Zuzanna Bijoch (born 20 June 1994) is a Polish fashion model.

== Career ==
Bijoch was discovered at a modeling competition in Poland and booked a Prada campaign while in high school. She debuted at Georges Chakra in 2010 and walked for the spring Jason Wu, Topshop Unique, Salvatore Ferragamo, Marni, and Prada; she walked for Miu Miu in the 2011 season. For her work with Alexander McQueen, Valentino, Gucci, and Chloé, she was ranked on models.com’s “Top 50” list from 2014. She has also modeled for Givenchy, Marc Jacobs and a Louis Vuitton campaign. Bijoch walked over 50 shows in the 2011/12 season including Thakoon, Narciso Rodriguez, Nina Ricci, Victoria Beckham, Gianfranco Ferré, Moschino, and Balenciaga (which she closed).

Bijoch has been a guest judge on Poland’s Top Model.

== Personal life ==
In 2023, Bijoch graduated summa cum laude from Columbia University with a bachelor's degree in financial economics. She was valedictorian of the School of General Studies. The same year, she accepted a position at BDT & MSD Partners, a merchant bank headquartered in New York City.

**Task prompt:**
Answer these from the text about Zuzanna Bijoch:
(a) At which designer's show did Bijoch make her debut, and in what year?
(b) Which show did she close during the 2011/12 season?
(c) What degree did she receive from Columbia University in 2023?

**Supplied records:**
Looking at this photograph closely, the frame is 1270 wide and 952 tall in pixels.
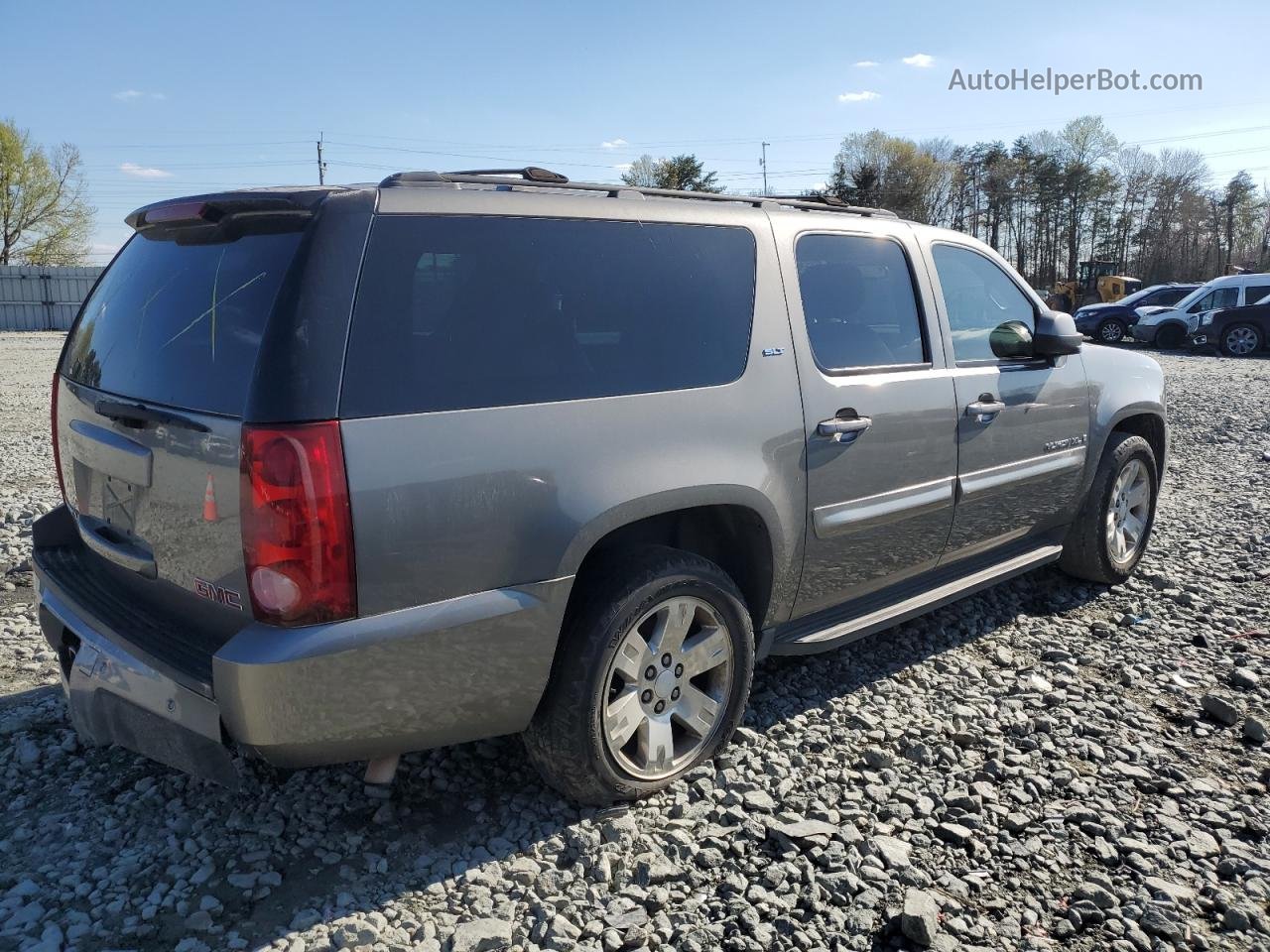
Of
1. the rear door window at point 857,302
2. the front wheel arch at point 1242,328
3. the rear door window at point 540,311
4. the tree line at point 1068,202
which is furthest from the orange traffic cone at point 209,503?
the tree line at point 1068,202

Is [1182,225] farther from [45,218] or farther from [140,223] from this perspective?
[140,223]

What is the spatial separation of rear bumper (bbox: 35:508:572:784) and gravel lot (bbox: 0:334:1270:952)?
399mm

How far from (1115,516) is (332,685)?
4.35 metres

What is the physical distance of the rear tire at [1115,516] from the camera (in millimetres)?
4824

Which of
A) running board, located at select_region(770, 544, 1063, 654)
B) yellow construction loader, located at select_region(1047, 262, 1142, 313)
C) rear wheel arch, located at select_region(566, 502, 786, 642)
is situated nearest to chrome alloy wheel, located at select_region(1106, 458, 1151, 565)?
running board, located at select_region(770, 544, 1063, 654)

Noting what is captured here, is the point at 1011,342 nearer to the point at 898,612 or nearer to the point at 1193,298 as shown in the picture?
the point at 898,612

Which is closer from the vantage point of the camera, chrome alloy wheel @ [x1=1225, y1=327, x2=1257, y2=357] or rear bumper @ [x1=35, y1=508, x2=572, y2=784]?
rear bumper @ [x1=35, y1=508, x2=572, y2=784]

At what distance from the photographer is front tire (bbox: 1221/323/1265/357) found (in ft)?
71.9

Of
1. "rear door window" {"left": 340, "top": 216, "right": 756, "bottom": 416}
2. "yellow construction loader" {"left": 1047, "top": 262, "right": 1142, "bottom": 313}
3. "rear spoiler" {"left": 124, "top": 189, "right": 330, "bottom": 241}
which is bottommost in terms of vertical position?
"rear door window" {"left": 340, "top": 216, "right": 756, "bottom": 416}

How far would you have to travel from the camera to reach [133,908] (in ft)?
8.05

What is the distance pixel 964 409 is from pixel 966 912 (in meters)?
2.04

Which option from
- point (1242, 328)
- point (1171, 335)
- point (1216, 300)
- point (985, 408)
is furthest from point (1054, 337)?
point (1171, 335)

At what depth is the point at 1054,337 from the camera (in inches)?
169

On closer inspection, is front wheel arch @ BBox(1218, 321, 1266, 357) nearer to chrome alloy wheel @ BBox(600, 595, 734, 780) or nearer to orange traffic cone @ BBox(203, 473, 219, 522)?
chrome alloy wheel @ BBox(600, 595, 734, 780)
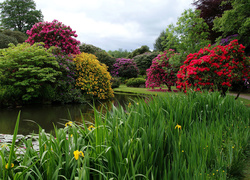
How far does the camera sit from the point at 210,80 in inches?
262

**Answer area:**
(a) Georges Chakra, in 2010.
(b) Balenciaga.
(c) A bachelor's degree in financial economics, earned summa cum laude.